Artículos relacionados al tema indican que producto de esta pandemia de covid19, los desarrollos y cambios generados en tecnologías de la información se han adelantado al menos en cinco años, y lo más importante es que han sido adaptados en forma acelerada por las personas, servicios y empresas.

La educación superior no ha estado exenta de los cambios, generando y adaptándose a nuevas tecnologías para dar cumplimiento al gran propósito de entregar educación de calidad a sus estudiantes. Es más, a mi entender ha estado en la vanguardia respecto de la integración en sus procesos de gestión académica y administrativa de cambios en el desarrollo de los mismos. En primera instancia, internalizando adaptaciones tecnológicas que permitieron la continuidad de la docencia presencial, utilizando herramientas virtuales, para luego trabajar en cambios más profundos en el currículo, sistemas de evaluación y sistemas más complejos como simuladores de prácticas y clínicas.

La integración de las tecnologías tiene como desafío principal que los estudiantes logren una mejora en su proceso enseñanza aprendizaje, pero también ha permitido la generación de otros beneficios relevantes para la gestión, como son la mejora en la comunicación, la flexibilización y mejora de procesos, mejor uso del tiempo, mayor capacidad de realizar procesos colaborativos y adecuación de los costos. Un gran avance para la academia.

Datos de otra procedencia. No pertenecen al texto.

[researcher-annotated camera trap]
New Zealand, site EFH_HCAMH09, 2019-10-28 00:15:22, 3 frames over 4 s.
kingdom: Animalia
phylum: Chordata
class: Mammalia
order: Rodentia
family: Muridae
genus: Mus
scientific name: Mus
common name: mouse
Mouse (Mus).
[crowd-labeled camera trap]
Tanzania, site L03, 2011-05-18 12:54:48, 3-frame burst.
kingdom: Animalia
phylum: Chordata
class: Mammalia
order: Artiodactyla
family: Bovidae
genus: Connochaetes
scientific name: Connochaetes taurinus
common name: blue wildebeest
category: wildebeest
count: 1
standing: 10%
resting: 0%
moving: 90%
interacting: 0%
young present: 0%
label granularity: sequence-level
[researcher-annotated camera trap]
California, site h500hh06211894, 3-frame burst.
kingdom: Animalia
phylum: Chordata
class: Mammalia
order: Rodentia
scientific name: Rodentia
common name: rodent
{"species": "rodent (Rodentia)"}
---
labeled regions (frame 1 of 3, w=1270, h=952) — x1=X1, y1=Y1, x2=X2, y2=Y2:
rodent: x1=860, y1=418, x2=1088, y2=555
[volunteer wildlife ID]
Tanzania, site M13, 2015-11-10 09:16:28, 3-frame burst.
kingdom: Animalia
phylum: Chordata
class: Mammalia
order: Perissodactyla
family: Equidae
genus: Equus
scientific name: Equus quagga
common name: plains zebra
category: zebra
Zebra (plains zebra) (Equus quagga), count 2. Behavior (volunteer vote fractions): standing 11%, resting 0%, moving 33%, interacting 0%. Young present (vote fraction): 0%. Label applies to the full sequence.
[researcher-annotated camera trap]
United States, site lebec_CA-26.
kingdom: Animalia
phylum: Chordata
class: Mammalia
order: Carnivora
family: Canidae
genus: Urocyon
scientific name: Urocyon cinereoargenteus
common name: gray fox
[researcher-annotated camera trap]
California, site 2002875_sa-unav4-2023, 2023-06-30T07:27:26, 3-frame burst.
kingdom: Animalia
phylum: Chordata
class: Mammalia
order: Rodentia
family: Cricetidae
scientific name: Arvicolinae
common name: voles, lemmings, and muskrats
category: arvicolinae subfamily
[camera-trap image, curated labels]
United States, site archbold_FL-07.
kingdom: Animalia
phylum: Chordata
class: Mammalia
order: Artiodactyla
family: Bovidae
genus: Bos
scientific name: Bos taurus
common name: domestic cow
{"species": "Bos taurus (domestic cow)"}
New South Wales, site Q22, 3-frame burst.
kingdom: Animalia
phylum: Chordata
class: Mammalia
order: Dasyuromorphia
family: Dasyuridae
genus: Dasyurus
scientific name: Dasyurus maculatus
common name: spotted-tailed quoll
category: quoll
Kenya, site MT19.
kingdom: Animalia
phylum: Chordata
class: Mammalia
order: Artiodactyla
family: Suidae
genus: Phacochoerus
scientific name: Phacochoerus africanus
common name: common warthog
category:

Estamos terminando el año 2020 y no sabemos qué nos depara el año 2021, pero sí estamos más preparados para enfrentar de mejor forma la educación superior al interior de nuestras instituciones. Los desarrollos tecnológicos están en aceleración y están revolucionando la forma de acceder a la información, por lo que resulta relevante saber ocuparlas de modo de que nuestros estudiantes sepan también desarrollar un pensamiento crítico que les permita no sólo ser excelentes profesionales, sino que puedan desarrollar ideas que complementen y aporten a su comunidad y entorno.

Estamos en un camino complejo, pero la convicción es seguir avanzando y para ello la educación no se puede detener.